Records shown
Segment Open

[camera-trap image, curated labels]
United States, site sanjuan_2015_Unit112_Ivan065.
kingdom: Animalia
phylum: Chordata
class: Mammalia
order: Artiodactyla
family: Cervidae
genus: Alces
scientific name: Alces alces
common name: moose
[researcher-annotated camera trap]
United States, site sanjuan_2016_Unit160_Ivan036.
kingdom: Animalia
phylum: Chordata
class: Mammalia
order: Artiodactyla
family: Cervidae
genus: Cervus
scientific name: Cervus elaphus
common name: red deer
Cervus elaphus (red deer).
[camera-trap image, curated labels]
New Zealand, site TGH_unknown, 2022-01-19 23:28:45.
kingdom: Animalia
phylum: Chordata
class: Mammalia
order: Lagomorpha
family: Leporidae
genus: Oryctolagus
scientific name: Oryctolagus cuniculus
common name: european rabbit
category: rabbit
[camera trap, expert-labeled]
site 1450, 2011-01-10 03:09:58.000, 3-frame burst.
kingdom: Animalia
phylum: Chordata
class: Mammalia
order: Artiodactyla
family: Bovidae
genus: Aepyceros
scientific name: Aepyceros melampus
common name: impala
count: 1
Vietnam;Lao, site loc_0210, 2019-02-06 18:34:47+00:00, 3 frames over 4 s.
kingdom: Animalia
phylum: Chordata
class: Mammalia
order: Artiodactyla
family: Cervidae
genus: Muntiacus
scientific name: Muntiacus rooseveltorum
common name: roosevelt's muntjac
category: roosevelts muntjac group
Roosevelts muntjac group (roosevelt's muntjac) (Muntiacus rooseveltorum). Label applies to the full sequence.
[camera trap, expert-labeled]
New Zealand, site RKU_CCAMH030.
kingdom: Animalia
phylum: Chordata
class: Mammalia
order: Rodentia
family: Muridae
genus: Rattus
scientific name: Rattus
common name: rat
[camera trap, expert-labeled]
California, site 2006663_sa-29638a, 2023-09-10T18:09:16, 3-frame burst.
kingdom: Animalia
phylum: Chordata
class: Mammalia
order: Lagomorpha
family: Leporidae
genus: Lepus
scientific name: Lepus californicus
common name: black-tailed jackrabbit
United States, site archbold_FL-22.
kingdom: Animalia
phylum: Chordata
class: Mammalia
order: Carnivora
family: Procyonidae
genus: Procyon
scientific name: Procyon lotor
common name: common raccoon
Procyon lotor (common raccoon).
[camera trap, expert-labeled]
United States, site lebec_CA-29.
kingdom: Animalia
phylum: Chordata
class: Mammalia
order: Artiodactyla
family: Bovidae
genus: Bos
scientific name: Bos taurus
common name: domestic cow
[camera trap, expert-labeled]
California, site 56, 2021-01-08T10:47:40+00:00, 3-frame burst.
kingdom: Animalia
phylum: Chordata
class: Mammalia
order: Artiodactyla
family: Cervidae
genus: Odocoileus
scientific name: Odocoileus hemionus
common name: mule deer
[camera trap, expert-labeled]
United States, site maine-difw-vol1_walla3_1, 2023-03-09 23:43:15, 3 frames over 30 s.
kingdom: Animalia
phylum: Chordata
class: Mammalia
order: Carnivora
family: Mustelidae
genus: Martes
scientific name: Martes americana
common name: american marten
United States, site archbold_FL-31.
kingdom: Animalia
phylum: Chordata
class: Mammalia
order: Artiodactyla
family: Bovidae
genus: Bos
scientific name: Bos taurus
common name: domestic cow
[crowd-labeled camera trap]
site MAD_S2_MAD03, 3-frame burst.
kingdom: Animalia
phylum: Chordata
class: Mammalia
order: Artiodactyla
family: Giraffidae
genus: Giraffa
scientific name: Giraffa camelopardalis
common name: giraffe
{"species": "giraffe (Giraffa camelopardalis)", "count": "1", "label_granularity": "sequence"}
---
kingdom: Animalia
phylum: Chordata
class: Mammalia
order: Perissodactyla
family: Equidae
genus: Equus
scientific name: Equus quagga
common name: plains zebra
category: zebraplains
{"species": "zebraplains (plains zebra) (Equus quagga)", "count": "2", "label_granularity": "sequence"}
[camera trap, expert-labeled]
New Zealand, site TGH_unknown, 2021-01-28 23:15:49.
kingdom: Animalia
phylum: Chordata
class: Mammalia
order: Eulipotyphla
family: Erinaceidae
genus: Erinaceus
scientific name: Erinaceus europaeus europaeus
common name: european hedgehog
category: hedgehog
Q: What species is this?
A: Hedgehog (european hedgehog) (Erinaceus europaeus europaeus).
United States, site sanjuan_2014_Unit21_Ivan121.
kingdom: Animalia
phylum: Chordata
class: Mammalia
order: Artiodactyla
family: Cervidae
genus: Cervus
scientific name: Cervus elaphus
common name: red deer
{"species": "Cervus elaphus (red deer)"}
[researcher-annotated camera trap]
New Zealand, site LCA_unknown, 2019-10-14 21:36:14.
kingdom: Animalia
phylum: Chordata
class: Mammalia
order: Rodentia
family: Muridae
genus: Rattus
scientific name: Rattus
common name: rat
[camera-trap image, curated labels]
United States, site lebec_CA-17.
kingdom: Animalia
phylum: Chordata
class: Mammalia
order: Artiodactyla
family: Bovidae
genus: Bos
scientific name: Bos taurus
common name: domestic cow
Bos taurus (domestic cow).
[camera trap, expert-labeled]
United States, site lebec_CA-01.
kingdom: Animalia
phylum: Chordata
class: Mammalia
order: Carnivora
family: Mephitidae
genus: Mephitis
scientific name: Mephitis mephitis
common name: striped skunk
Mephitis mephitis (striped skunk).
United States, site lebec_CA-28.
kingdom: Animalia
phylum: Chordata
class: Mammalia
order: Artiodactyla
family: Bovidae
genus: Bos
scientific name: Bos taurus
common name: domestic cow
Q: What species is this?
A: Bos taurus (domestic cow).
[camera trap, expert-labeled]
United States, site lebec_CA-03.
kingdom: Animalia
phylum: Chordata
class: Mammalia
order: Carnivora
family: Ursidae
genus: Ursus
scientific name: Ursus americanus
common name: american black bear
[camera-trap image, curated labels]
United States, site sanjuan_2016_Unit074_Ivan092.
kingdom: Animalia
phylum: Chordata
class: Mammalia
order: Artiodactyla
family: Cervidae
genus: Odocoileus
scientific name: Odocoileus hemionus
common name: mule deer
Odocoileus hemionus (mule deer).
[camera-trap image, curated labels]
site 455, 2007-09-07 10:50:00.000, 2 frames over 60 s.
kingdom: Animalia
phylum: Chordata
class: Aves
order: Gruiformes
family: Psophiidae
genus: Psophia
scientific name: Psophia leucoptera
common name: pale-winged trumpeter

Segment Closed

Brief
Print the whole listing exactly as it is.

Task answer
[camera-trap image, curated labels]
United States, site sanjuan_2015_Unit112_Ivan065.
kingdom: Animalia
phylum: Chordata
class: Mammalia
order: Artiodactyla
family: Cervidae
genus: Alces
scientific name: Alces alces
common name: moose
[researcher-annotated camera trap]
United States, site sanjuan_2016_Unit160_Ivan036.
kingdom: Animalia
phylum: Chordata
class: Mammalia
order: Artiodactyla
family: Cervidae
genus: Cervus
scientific name: Cervus elaphus
common name: red deer
Cervus elaphus (red deer).
[camera-trap image, curated labels]
New Zealand, site TGH_unknown, 2022-01-19 23:28:45.
kingdom: Animalia
phylum: Chordata
class: Mammalia
order: Lagomorpha
family: Leporidae
genus: Oryctolagus
scientific name: Oryctolagus cuniculus
common name: european rabbit
category: rabbit
[camera trap, expert-labeled]
site 1450, 2011-01-10 03:09:58.000, 3-frame burst.
kingdom: Animalia
phylum: Chordata
class: Mammalia
order: Artiodactyla
family: Bovidae
genus: Aepyceros
scientific name: Aepyceros melampus
common name: impala
count: 1
Vietnam;Lao, site loc_0210, 2019-02-06 18:34:47+00:00, 3 frames over 4 s.
kingdom: Animalia
phylum: Chordata
class: Mammalia
order: Artiodactyla
family: Cervidae
genus: Muntiacus
scientific name: Muntiacus rooseveltorum
common name: roosevelt's muntjac
category: roosevelts muntjac group
Roosevelts muntjac group (roosevelt's muntjac) (Muntiacus rooseveltorum). Label applies to the full sequence.
[camera trap, expert-labeled]
New Zealand, site RKU_CCAMH030.
kingdom: Animalia
phylum: Chordata
class: Mammalia
order: Rodentia
family: Muridae
genus: Rattus
scientific name: Rattus
common name: rat
[camera trap, expert-labeled]
California, site 2006663_sa-29638a, 2023-09-10T18:09:16, 3-frame burst.
kingdom: Animalia
phylum: Chordata
class: Mammalia
order: Lagomorpha
family: Leporidae
genus: Lepus
scientific name: Lepus californicus
common name: black-tailed jackrabbit
United States, site archbold_FL-22.
kingdom: Animalia
phylum: Chordata
class: Mammalia
order: Carnivora
family: Procyonidae
genus: Procyon
scientific name: Procyon lotor
common name: common raccoon
Procyon lotor (common raccoon).
[camera trap, expert-labeled]
United States, site lebec_CA-29.
kingdom: Animalia
phylum: Chordata
class: Mammalia
order: Artiodactyla
family: Bovidae
genus: Bos
scientific name: Bos taurus
common name: domestic cow
[camera trap, expert-labeled]
California, site 56, 2021-01-08T10:47:40+00:00, 3-frame burst.
kingdom: Animalia
phylum: Chordata
class: Mammalia
order: Artiodactyla
family: Cervidae
genus: Odocoileus
scientific name: Odocoileus hemionus
common name: mule deer
[camera trap, expert-labeled]
United States, site maine-difw-vol1_walla3_1, 2023-03-09 23:43:15, 3 frames over 30 s.
kingdom: Animalia
phylum: Chordata
class: Mammalia
order: Carnivora
family: Mustelidae
genus: Martes
scientific name: Martes americana
common name: american marten
United States, site archbold_FL-31.
kingdom: Animalia
phylum: Chordata
class: Mammalia
order: Artiodactyla
family: Bovidae
genus: Bos
scientific name: Bos taurus
common name: domestic cow
[crowd-labeled camera trap]
site MAD_S2_MAD03, 3-frame burst.
kingdom: Animalia
phylum: Chordata
class: Mammalia
order: Artiodactyla
family: Giraffidae
genus: Giraffa
scientific name: Giraffa camelopardalis
common name: giraffe
{"species": "giraffe (Giraffa camelopardalis)", "count": "1", "label_granularity": "sequence"}
---
kingdom: Animalia
phylum: Chordata
class: Mammalia
order: Perissodactyla
family: Equidae
genus: Equus
scientific name: Equus quagga
common name: plains zebra
category: zebraplains
{"species": "zebraplains (plains zebra) (Equus quagga)", "count": "2", "label_granularity": "sequence"}
[camera trap, expert-labeled]
New Zealand, site TGH_unknown, 2021-01-28 23:15:49.
kingdom: Animalia
phylum: Chordata
class: Mammalia
order: Eulipotyphla
family: Erinaceidae
genus: Erinaceus
scientific name: Erinaceus europaeus europaeus
common name: european hedgehog
category: hedgehog
Q: What species is this?
A: Hedgehog (european hedgehog) (Erinaceus europaeus europaeus).
United States, site sanjuan_2014_Unit21_Ivan121.
kingdom: Animalia
phylum: Chordata
class: Mammalia
order: Artiodactyla
family: Cervidae
genus: Cervus
scientific name: Cervus elaphus
common name: red deer
{"species": "Cervus elaphus (red deer)"}
[researcher-annotated camera trap]
New Zealand, site LCA_unknown, 2019-10-14 21:36:14.
kingdom: Animalia
phylum: Chordata
class: Mammalia
order: Rodentia
family: Muridae
genus: Rattus
scientific name: Rattus
common name: rat
[camera-trap image, curated labels]
United States, site lebec_CA-17.
kingdom: Animalia
phylum: Chordata
class: Mammalia
order: Artiodactyla
family: Bovidae
genus: Bos
scientific name: Bos taurus
common name: domestic cow
Bos taurus (domestic cow).
[camera trap, expert-labeled]
United States, site lebec_CA-01.
kingdom: Animalia
phylum: Chordata
class: Mammalia
order: Carnivora
family: Mephitidae
genus: Mephitis
scientific name: Mephitis mephitis
common name: striped skunk
Mephitis mephitis (striped skunk).
United States, site lebec_CA-28.
kingdom: Animalia
phylum: Chordata
class: Mammalia
order: Artiodactyla
family: Bovidae
genus: Bos
scientific name: Bos taurus
common name: domestic cow
Q: What species is this?
A: Bos taurus (domestic cow).
[camera trap, expert-labeled]
United States, site lebec_CA-03.
kingdom: Animalia
phylum: Chordata
class: Mammalia
order: Carnivora
family: Ursidae
genus: Ursus
scientific name: Ursus americanus
common name: american black bear
[camera-trap image, curated labels]
United States, site sanjuan_2016_Unit074_Ivan092.
kingdom: Animalia
phylum: Chordata
class: Mammalia
order: Artiodactyla
family: Cervidae
genus: Odocoileus
scientific name: Odocoileus hemionus
common name: mule deer
Odocoileus hemionus (mule deer).
[camera-trap image, curated labels]
site 455, 2007-09-07 10:50:00.000, 2 frames over 60 s.
kingdom: Animalia
phylum: Chordata
class: Aves
order: Gruiformes
family: Psophiidae
genus: Psophia
scientific name: Psophia leucoptera
common name: pale-winged trumpeter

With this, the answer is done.